In a new report, researchers no longer present climate change as a hazard to future generations, but rather as an immediate public health risk that has already inflicted harm on vulnerable populations across the United States.
Heat-related mortality for older people in the US has almost doubled in the past two decades, reaching a record high of 19,000 deaths in 2018, according to the Lancet Countdown on Health and Climate Change policy brief for the US.
“Climate action is a prescription for health,” Renee Salas, a lead author of the report and assistant professor at Harvard Medical School, said in a call with reporters.
Besides extreme heat, the public health experts also identified wildfires and air pollution as immediate dangers to Americans.
The report found that exposure to high wildfire risk for individuals in the US has increased by 19% since less than two decades ago. Wildfires not only threaten lives and property as they rage across dry landscapes and into nearby communities, but they also pose as a more silent killer through the air pollution they generate.
Like numerous reports that have come before it, this recent policy brief urges lawmakers to curb greenhouse gas emissions and shift toward a green economy in order to prevent public health from further deteriorating.
“We have to stop investing in what is a thing of the past and health-harming,” Salas said. “Climate change and air pollution have the same root cause — the burning of fossil fuels.”
But the report doesn’t stop there. Instead, it provides six specific recommendations that the US should implement for the sake of public health.
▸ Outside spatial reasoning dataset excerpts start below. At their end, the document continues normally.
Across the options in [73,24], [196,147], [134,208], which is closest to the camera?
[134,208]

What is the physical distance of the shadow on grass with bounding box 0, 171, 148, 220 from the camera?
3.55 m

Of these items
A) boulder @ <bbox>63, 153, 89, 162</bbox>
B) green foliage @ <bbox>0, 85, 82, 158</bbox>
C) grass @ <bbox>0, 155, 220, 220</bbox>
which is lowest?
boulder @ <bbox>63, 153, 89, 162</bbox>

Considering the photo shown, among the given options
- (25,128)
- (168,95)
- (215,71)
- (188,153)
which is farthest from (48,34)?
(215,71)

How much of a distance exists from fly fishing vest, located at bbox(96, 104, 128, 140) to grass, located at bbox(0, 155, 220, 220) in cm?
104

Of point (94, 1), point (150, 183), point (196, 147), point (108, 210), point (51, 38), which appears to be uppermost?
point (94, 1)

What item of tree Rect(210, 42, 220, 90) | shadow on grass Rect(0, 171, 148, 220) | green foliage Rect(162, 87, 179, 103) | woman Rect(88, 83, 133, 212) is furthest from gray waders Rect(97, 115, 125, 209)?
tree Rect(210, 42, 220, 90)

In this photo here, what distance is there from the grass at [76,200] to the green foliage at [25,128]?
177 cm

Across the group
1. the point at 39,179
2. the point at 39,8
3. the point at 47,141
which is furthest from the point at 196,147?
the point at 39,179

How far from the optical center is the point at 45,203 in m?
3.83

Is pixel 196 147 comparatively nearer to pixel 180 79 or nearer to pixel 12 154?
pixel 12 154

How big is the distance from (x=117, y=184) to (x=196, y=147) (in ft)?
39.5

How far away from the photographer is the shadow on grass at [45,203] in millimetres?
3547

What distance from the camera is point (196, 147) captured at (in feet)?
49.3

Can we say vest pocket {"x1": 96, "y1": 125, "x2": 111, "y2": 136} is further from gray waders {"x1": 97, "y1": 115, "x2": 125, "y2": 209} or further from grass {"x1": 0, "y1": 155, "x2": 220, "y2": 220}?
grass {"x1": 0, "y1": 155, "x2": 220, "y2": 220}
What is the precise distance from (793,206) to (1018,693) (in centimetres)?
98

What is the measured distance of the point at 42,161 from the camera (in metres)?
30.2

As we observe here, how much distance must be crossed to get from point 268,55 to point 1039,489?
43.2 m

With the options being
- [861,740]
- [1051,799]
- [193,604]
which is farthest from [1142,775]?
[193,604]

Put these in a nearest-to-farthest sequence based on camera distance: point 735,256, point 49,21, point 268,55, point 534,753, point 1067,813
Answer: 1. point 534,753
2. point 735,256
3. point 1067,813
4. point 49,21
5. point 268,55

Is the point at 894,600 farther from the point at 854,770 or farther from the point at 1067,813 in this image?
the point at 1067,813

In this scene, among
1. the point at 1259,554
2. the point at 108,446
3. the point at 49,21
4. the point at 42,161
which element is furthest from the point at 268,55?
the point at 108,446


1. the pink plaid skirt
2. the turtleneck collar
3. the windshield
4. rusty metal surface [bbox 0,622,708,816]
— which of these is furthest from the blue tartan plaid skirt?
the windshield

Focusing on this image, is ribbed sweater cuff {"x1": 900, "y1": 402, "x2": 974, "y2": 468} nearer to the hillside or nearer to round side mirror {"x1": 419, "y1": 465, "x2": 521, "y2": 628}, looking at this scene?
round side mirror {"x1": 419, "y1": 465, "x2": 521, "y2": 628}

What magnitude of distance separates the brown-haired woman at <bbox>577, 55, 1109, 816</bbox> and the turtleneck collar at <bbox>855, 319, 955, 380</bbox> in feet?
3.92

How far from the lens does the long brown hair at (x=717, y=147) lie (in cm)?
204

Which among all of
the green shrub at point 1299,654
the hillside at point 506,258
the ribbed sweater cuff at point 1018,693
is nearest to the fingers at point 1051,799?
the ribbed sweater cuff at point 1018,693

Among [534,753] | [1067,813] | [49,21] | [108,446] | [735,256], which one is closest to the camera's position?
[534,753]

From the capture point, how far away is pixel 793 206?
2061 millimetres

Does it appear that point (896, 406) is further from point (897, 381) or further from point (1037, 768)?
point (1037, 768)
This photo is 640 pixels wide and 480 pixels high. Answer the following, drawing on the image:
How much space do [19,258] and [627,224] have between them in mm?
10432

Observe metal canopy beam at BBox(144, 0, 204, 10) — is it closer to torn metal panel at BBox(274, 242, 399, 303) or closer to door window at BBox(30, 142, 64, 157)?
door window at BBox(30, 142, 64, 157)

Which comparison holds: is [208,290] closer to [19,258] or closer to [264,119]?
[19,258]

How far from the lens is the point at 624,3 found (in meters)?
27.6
First, the country needs to commit to healthy, sustainable agricultural practices that can both help improve health and prevent climate change. In 2018, the agricultural sector contributed to more than 12,000 premature deaths in the US from tiny, health-harming air pollution particles, according to the report.
Other recommendations in the report include removing fossil fuel subsidies, shifting to zero-carbon electricity, increasing access to zero-carbon transport options, and strengthening the public health system in general.
Finally, public health experts also urge the US to invest in a healthy recovery from the COVID-19 pandemic that works toward a stable climate, strong public health system, sustainable economy, and equitable society.
“No one is immune to these health risks,” the authors wrote in the report. “While time is running out, there is still an opportunity for decisive action to lessen the severity of climate change impacts by prioritizing a healthy future for all.”
The policy brief on the US is part of the fifth Lancet Countdown on Health and Climate Change report, a routinely cited annual report on the intersection of climate and health authored by dozens of physicians and public health experts from around the world.
The full report provides a global view of how rising temperatures are damaging human health. It found that, in the last two decades, there has been a 50% increase in heat-related mortality among people older than 65. Among the nearly 300,000 heat-related deaths in 2018, most occurred in Japan, China, India, and parts of Europe.
Climate change has also made it harder and sometimes impossible for people to work outdoors, increased habitat for disease-spreading organisms to thrive, and cast a shadow on food security, especially in vulnerable areas.
All of these impacts, in the US and abroad, will contribute to exacerbating existing inequities and make it more difficult to end extreme poverty in the next decade.
“Climate change is an excellent example of severe inequity,” Georges Benjamin, executive director of the American Public Health Association, told NPR. “It's preventable. We don't have to live this way.”